___ SELECTED PASSAGE

SQL for Data Analysts: Window Functions, CTEs and Advanced Queries

Master SQL window functions (ROW_NUMBER, RANK, LAG/LEAD), Common Table Expressions, and advanced query techniques essential for data analyst interviews and daily work.

SQL window functions and CTEs for data analytics with dashboards and query results

SQL window functions, CTEs (Common Table Expressions), and advanced query patterns form the backbone of analytical SQL. Whether preparing for a data analyst interview or tackling complex reporting queries, these techniques turn verbose, hard-to-read subqueries into clean, performant SQL.

Quick Reference

Window functions perform calculations across a set of rows related to the current row — without collapsing them into a single output row like GROUP BY does. Combined with CTEs, they make complex analytical queries readable and maintainable.

Understanding SQL Window Functions and OVER Clause

A window function applies a calculation across a defined "window" of rows. The OVER clause controls which rows fall within that window and how they are ordered. Unlike aggregate functions with GROUP BY, window functions retain every individual row in the result set.

The general syntax follows a consistent pattern across all major databases — PostgreSQL, MySQL 8+, BigQuery, SQL Server, and Snowflake.

sql
-- window_function_syntax.sql
SELECT
  employee_id,
  department,
  salary,
  -- Ranks employees within each department by salary
  RANK() OVER (
    PARTITION BY department
    ORDER BY salary DESC
  ) AS dept_salary_rank,
  -- Running total of salaries within department
  SUM(salary) OVER (
    PARTITION BY department
    ORDER BY salary DESC
    ROWS BETWEEN UNBOUNDED PRECEDING AND CURRENT ROW
  ) AS running_salary_total
FROM employees;

PARTITION BY splits the data into groups (similar to GROUP BY but without collapsing rows). ORDER BY defines the sequence within each partition. The optional frame clause (ROWS BETWEEN ...) narrows the window to a specific range of rows.

ROW_NUMBER, RANK, and DENSE_RANK Compared

These three ranking functions look similar but behave differently when ties exist. Choosing the wrong one is a frequent source of bugs in analytical queries.

______

= PROBLEMS TO SOLVE =
**a)** Pull out each line of the records below that contains the string "instances".
**b)** Carry on the article about SQL window functions above, starting right after its final sentence.

___ RECORDS FOR PROCESSING

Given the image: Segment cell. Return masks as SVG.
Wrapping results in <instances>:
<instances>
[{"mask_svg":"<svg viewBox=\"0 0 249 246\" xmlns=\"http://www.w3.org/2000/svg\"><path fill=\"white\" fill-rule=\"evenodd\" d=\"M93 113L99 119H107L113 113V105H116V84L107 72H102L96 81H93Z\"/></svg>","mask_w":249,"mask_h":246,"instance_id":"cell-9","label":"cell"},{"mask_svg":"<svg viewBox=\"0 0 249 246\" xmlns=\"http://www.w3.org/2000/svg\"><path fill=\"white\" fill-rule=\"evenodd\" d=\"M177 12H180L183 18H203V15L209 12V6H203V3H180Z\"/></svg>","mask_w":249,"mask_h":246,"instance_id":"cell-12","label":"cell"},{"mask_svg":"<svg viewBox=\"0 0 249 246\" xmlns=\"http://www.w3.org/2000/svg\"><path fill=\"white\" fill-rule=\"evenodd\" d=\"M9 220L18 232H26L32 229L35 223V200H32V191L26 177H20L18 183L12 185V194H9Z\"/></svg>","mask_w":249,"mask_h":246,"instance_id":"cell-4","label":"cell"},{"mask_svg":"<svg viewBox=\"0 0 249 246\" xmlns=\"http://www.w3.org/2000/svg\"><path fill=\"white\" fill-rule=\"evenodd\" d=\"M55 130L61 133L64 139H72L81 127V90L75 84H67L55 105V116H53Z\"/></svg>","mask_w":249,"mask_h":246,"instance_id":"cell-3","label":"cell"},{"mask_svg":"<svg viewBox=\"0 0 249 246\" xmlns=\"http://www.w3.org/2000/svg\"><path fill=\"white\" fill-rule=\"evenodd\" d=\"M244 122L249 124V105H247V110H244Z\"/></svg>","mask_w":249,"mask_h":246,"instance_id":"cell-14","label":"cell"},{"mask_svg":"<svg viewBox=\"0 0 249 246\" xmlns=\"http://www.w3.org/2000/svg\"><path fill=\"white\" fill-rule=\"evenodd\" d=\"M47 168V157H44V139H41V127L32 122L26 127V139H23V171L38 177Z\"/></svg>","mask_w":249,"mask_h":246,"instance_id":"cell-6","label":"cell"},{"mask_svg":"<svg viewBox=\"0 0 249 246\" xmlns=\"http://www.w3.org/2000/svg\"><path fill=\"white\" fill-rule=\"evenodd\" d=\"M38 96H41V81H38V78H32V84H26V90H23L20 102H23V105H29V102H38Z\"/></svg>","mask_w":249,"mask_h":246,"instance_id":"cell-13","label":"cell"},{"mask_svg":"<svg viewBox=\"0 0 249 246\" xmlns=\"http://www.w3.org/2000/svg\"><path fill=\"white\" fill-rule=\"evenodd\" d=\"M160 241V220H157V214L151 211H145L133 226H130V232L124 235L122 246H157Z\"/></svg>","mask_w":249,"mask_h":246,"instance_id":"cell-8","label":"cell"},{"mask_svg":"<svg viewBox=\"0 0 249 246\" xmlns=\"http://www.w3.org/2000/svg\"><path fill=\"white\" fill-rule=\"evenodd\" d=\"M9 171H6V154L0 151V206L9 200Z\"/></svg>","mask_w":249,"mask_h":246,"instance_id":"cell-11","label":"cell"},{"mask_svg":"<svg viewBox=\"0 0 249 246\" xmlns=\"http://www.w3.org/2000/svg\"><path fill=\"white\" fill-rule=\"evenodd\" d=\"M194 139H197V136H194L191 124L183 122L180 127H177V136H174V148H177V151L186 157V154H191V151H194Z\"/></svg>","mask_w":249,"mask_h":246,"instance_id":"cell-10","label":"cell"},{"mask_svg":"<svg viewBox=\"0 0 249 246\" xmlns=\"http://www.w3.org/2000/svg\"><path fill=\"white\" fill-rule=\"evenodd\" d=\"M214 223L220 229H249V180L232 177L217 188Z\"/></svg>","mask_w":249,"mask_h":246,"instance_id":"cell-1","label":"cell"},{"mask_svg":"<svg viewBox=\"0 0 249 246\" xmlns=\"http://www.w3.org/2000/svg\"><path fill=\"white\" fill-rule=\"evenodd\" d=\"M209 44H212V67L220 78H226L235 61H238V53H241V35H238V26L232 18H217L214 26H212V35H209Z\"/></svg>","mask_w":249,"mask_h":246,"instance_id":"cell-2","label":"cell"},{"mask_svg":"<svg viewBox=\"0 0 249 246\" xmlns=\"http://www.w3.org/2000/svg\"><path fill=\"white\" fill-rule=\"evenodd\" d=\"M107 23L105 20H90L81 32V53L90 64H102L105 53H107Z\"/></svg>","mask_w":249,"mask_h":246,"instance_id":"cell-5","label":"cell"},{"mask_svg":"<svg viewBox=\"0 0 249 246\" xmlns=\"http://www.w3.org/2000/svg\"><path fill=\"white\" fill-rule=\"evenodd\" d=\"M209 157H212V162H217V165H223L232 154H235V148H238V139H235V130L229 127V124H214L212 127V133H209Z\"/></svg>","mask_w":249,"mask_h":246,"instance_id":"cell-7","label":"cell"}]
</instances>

______

= RESULTS OF THE EXERCISE =
**a)**
Wrapping results in <instances>:
<instances>
</instances>

**b)**
sql
-- ranking_comparison.sql
SELECT
  product_name,
  category,
  revenue,
  ROW_NUMBER() OVER (ORDER BY revenue DESC) AS row_num,
  RANK()       OVER (ORDER BY revenue DESC) AS rank_val,
  DENSE_RANK() OVER (ORDER BY revenue DESC) AS dense_rank_val
FROM products;

| product_name | revenue | row_num | rank_val | dense_rank_val | |-------------|---------|---------|----------|----------------| | Widget A | 50000 | 1 | 1 | 1 | | Widget B | 50000 | 2 | 1 | 1 | | Widget C | 40000 | 3 | 3 | 2 | | Widget D | 30000 | 4 | 4 | 3 |

ROW_NUMBER always assigns a unique sequential integer — even for ties, one row arbitrarily gets the lower number. RANK assigns the same number to ties but skips subsequent numbers (1, 1, 3). DENSE_RANK also handles ties but never skips numbers (1, 1, 2). For top-N queries where duplicates should share a position, DENSE_RANK is usually the correct choice.

LAG and LEAD for Period-over-Period Analysis

LAG and LEAD access data from previous or subsequent rows without self-joins. These functions are essential for calculating period-over-period growth, detecting trends, and identifying changes.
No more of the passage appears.